Amber Alert

        The train came to a stop and Molly got off with everyone else. It was the last stop. She walked with her head down trying to avoid eye contact until she bumped into a large man.
        His cigarette smashed against her sending sparks and ashes across her clothes.
        “Be careful.” She brushed them off her.
        “Watch where you’re going.” He stood in front of her blocking the way to the parking lot. The other passengers already left the station. molly shrunk down. She always avoided confrontation. She noticed his fists were clenched. Why was he so angry?
        There were no police anywhere in sight and her phone was tucked deep into her pocketbook. The train pulled away leaving her alone on the station with him. She stepped back until she stood only inches from the track.
The door to the bathroom opened and the sound of someone sobbing broke his intensity and his fists opened.
        “What took you so long?” He yelled at the girl who came out.
        “I had to go really bad. It was a long trip.” The girl wiped her eyes, but she couldn’t hide the redness left from crying.
        He grabbed the girl’s arm and led her away. Molly followed at a distance trying to understand what was going on. She saw the look in the girl’s eyes and it registered in her mind. She remembered Eva from the psych ward. She tried to kill herself. They became friends until she was released. They found Eva’s body in the nearby woods. She succeeded this time. Eva told her she was a trafficking victim and sold from one man to another, but kept it secret afraid of retaliation.
        Molly took some deep breaths and straightened her clothes noticing a few burn marks from the man’s cigarette. She walked toward her car. When she reached it, the man and girl drove by heading out of the parking lot. She followed them. If she called the police, they would say it was from her anxiety, or depression, or the hallucinations she sometimes saw. All true at times. She did call them a few times for things that turned out to be false alerts, but she was cured now or was she?

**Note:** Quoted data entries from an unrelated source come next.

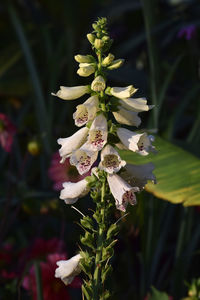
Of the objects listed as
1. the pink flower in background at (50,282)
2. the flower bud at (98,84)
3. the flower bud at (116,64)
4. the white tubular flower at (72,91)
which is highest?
the flower bud at (116,64)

        “Shit.” They turned into the same neighborhood she lived in.
        They passed her street and she let out a sigh of relief, but started to breathe rapidly when she saw the car turn into a driveway. The girl got out followed by the man and they disappeared into the house. It must be a father and daughter in some kind of argument, but it didn’t feel right to her. She drove by the house afraid to slow down or even look toward them she turned the corner and parked the car in her own driveway.
        At her house, she saw three neighbors across the street looking at her. The three woman all nodded every time one of them said something. They reminded her of a flock of pigeons. She stumbled and fell. The woman laughed.
        “I’m not a psycho.” She yelled in their direction and ran toward the door hiding her face. Inside, she flew from window to window shutting the shades before collapsing on the couch. The tears came again. Why did they treat her like this?
        She knew it was because she spent a week in a mental institute after she tried to commit suicide. It was all because of her ex-husband David. He poisoned their minds with made up stories about her before he left, he forgot to mention he was sleeping with a girl twenty years younger than him.
        After calming down, something scraped at the back door causing her to jump up and roll off the couch onto the floor.
        She crawled to the kitchen and pulled out a knife. The scratching continued and she called the police, but they knew her by name and were in no hurry to come investigate one of her calls.
        She pulled the door open and screamed. It was only a cat.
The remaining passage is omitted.